Work to complete>
1 > Name every parameter given under "Parameters:" in the SuccessiveHalvingSearch documentation.
2 > In the SuccessiveHalvingSearch documentation, what is the default value of res_shares?

Text to read>

>> begin

BetaML.Utils.SuccessiveHalvingSearch — Type

mutable struct SuccessiveHalvingSearch <: AutoTuneMethod

Hyper-parameters validation of supervised models that search the parameters space trouth successive halving

All parameters are tested on a small sub-sample, then the "best" combinations are kept for a second round that use more samples and so on untill only one hyperparameter combination is left.

Notes:

the default loss is suitable for 1-dimensional output supervised models, and applies itself cross-validation. Any function that accepts a model, some data and return a scalar loss can be used
the rate at which the potential candidate combinations of hyperparameters shrink is controlled by the number of data shares defined in res_shared (i.e. the epochs): more epochs are choosen, lower the "shrink" coefficient

Parameters:

loss::Function: Loss function to use. [def: l2loss_by_cv]. Any function that takes a model, data (a vector of arrays, even if we work only with X) and (using therng` keyword) a RNG and return a scalar loss.
res_shares::Vector{Float64}: Shares of the (data) resources to use for the autotuning in the successive iterations [def: [0.05, 0.2, 0.3]]. With res_share=1 all the dataset is used for autotuning, it can be very time consuming! The number of models is reduced of the same share in order to arrive with a single model. Increase the number of res_shares in order to increase the number of models kept at each iteration.

hpranges::Dict{String, Any}: Dictionary of parameter names (String) and associated vector of values to test. Note that you can easily sample these values from a distribution with rand(distrobject,nvalues). The number of points you provide for a given parameter can be interpreted as proportional to the prior you have on the importance of that parameter for the algorithm quality.
multithreads::Bool: Use multiple threads in the search for the best hyperparameters [def: false]

source

Base.error — Method

error(y,ŷ;ignorelabels=false) - Categorical error (T vs T)

source

Base.error — Method

error(y,ŷ) - Categorical error with probabilistic prediction of a single datapoint (Int vs PMF).

source

Base.error — Method

error(y,ŷ) - Categorical error with probabilistic predictions of a dataset (Int vs PMF).

source

Base.error — Method

error(y,ŷ) - Categorical error with with probabilistic predictions of a dataset given in terms of a dictionary of probabilities (T vs Dict{T,Float64}).

>> end

Saved data entries

>> begin

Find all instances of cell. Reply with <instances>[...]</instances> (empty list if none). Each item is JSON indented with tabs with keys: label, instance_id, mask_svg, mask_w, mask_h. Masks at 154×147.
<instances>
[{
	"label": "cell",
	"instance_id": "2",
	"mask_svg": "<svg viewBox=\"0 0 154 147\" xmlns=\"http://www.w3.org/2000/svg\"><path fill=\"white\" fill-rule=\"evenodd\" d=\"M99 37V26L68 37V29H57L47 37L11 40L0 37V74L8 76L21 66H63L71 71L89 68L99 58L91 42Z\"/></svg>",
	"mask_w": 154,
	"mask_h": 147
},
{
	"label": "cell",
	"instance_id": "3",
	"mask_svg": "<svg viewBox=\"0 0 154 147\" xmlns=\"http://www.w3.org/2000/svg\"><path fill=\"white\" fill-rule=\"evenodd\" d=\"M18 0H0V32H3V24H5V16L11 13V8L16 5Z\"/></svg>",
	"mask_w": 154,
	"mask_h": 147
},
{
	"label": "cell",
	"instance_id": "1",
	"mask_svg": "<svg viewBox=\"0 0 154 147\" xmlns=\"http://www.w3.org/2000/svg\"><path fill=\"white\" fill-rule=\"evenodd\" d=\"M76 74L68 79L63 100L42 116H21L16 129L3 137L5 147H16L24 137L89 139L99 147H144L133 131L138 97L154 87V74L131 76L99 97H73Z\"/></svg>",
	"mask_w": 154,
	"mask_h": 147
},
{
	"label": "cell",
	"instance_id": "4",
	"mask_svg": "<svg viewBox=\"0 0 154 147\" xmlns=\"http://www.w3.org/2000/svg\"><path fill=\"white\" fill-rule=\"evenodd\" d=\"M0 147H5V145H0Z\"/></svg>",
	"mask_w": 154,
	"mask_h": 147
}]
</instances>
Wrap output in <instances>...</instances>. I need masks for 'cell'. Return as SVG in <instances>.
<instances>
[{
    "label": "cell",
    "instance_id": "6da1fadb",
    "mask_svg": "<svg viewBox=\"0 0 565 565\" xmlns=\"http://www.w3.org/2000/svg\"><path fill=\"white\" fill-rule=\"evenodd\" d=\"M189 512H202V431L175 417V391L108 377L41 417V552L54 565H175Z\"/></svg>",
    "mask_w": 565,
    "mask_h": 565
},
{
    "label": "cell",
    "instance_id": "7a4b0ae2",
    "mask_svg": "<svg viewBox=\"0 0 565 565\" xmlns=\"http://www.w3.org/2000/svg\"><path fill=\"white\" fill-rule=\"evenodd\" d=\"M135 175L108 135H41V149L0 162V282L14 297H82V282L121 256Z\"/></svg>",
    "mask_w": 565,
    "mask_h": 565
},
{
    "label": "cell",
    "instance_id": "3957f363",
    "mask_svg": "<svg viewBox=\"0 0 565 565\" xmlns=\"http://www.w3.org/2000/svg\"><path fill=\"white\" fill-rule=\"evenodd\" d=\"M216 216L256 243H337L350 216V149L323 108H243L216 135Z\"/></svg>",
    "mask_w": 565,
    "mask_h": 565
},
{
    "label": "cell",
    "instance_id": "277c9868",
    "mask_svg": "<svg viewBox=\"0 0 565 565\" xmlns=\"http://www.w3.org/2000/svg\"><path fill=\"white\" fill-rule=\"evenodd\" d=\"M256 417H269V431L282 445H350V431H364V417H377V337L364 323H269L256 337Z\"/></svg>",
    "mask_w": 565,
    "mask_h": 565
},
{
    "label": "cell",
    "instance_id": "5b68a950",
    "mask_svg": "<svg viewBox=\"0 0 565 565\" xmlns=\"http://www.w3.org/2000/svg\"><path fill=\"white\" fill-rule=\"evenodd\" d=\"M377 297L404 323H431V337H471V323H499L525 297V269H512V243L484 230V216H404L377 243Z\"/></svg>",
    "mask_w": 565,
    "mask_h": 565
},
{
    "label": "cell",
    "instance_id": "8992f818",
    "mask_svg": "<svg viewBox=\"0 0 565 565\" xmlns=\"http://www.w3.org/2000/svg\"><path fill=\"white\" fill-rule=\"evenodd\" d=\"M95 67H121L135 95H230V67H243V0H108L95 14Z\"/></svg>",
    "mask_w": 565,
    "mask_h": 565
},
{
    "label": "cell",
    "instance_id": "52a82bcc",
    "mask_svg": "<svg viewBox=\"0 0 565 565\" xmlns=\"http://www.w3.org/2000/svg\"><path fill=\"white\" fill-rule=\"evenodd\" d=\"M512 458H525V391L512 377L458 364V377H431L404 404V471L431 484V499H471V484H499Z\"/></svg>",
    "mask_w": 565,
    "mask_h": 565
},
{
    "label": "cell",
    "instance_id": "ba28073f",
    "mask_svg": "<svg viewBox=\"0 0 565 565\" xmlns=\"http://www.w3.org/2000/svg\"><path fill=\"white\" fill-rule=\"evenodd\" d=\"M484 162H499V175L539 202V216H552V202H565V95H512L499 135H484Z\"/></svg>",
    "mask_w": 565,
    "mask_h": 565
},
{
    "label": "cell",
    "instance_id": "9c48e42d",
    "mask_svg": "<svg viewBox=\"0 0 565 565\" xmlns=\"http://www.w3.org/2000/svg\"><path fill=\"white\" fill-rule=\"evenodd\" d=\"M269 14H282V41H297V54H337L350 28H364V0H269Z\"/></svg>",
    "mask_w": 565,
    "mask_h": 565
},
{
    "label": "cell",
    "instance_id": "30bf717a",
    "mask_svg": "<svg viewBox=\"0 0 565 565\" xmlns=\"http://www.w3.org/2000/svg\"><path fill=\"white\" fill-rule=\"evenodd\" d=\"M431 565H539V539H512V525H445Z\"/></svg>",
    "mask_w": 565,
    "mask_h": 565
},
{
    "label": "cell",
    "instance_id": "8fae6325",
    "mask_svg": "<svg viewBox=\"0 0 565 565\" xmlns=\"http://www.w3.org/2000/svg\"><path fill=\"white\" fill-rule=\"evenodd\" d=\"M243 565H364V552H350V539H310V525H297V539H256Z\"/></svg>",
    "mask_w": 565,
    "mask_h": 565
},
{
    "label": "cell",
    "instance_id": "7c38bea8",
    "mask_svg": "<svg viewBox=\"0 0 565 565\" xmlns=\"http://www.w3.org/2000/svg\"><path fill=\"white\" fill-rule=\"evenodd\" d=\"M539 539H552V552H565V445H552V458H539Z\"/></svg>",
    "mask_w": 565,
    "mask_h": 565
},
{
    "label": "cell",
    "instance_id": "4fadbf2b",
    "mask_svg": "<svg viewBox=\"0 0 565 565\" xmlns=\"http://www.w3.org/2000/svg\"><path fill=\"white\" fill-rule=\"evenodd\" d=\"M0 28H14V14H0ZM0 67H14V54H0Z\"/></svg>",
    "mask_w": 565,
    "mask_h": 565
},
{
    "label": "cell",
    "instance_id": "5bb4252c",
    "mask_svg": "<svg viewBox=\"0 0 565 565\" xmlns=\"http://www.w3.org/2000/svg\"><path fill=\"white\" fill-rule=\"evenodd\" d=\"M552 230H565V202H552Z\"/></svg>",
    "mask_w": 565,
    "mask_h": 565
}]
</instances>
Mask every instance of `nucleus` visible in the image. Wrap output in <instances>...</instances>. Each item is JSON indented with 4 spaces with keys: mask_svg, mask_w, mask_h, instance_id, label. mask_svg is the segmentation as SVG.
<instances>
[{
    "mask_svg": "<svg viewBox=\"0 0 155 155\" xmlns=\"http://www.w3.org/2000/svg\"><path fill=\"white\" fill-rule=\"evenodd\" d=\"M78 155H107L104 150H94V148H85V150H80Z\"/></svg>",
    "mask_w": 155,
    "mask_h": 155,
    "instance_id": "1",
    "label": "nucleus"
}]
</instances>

>> end

Task-by-task results>
1 > loss, res_shares, hpranges, multithreads

2 > [0.05, 0.2, 0.3]